*** Data section
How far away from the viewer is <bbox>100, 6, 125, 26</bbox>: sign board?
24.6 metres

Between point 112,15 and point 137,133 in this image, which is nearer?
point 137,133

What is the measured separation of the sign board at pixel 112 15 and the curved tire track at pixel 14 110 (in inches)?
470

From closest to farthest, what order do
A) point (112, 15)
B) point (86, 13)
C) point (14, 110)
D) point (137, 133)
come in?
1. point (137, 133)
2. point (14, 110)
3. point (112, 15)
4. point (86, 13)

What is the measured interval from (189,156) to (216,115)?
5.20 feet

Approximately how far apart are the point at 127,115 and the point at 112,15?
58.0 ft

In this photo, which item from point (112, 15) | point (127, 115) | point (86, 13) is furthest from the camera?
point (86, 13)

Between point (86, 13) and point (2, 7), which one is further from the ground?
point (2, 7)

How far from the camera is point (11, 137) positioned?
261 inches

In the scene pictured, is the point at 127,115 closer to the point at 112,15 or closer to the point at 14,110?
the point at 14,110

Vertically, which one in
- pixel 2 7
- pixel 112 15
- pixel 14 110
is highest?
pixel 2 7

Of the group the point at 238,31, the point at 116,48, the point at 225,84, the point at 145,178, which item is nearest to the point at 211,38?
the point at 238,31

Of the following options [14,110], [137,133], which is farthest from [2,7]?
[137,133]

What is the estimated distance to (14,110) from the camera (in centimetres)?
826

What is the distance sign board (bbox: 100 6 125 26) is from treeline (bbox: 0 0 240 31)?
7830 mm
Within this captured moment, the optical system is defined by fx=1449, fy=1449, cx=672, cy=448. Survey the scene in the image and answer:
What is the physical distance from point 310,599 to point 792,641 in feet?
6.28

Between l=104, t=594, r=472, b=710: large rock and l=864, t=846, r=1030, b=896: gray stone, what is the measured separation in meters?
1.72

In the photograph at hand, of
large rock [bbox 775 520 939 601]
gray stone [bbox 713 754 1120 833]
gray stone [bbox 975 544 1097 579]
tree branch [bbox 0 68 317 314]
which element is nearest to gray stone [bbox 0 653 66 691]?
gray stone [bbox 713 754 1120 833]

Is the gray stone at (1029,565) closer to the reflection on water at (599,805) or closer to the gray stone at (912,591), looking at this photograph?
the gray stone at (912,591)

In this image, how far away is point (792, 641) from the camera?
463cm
******
What to produce. Reproduce every one of the lines above word for word, without changing anything.

Full response.
How far away from the viewer is <bbox>100, 6, 125, 26</bbox>: sign board?
24.6 metres

Between point 112,15 and point 137,133 in this image, which is nearer?
point 137,133

What is the measured separation of the sign board at pixel 112 15 and the curved tire track at pixel 14 110 (in inches)?
470

From closest to farthest, what order do
A) point (112, 15)
B) point (86, 13)
C) point (14, 110)
D) point (137, 133)
come in?
1. point (137, 133)
2. point (14, 110)
3. point (112, 15)
4. point (86, 13)

What is the measured interval from (189,156) to (216,115)?
5.20 feet

Approximately how far apart are the point at 127,115 and the point at 112,15?
58.0 ft

In this photo, which item from point (112, 15) | point (127, 115) | point (86, 13) is furthest from the camera?
point (86, 13)

Between point (86, 13) and point (2, 7), which one is further from the ground?
point (2, 7)

How far from the camera is point (11, 137) positioned?
261 inches

In the scene pictured, is the point at 127,115 closer to the point at 112,15 or closer to the point at 14,110?
the point at 14,110

Vertically, which one in
- pixel 2 7
- pixel 112 15
- pixel 14 110
is highest?
pixel 2 7

Of the group the point at 238,31, the point at 116,48, the point at 225,84, the point at 145,178, which item is nearest to the point at 211,38?
the point at 238,31

Of the following options [14,110], [137,133], which is farthest from [2,7]?
[137,133]

What is the estimated distance to (14,110) from the camera (in centimetres)?
826

What is the distance sign board (bbox: 100 6 125 26) is from treeline (bbox: 0 0 240 31)?
7830 mm
Within this captured moment, the optical system is defined by fx=1449, fy=1449, cx=672, cy=448. Survey the scene in the image and answer:
What is the physical distance from point 310,599 to point 792,641 in feet?
6.28

Between l=104, t=594, r=472, b=710: large rock and l=864, t=846, r=1030, b=896: gray stone, what is the measured separation in meters?
1.72

In the photograph at hand, of
large rock [bbox 775 520 939 601]
gray stone [bbox 713 754 1120 833]
gray stone [bbox 975 544 1097 579]
tree branch [bbox 0 68 317 314]
which element is nearest to gray stone [bbox 0 653 66 691]?
gray stone [bbox 713 754 1120 833]

Is the gray stone at (1029,565) closer to the reflection on water at (599,805) or closer to the gray stone at (912,591), looking at this photograph?
the gray stone at (912,591)

In this image, how far away is point (792, 641) from the camera?
463cm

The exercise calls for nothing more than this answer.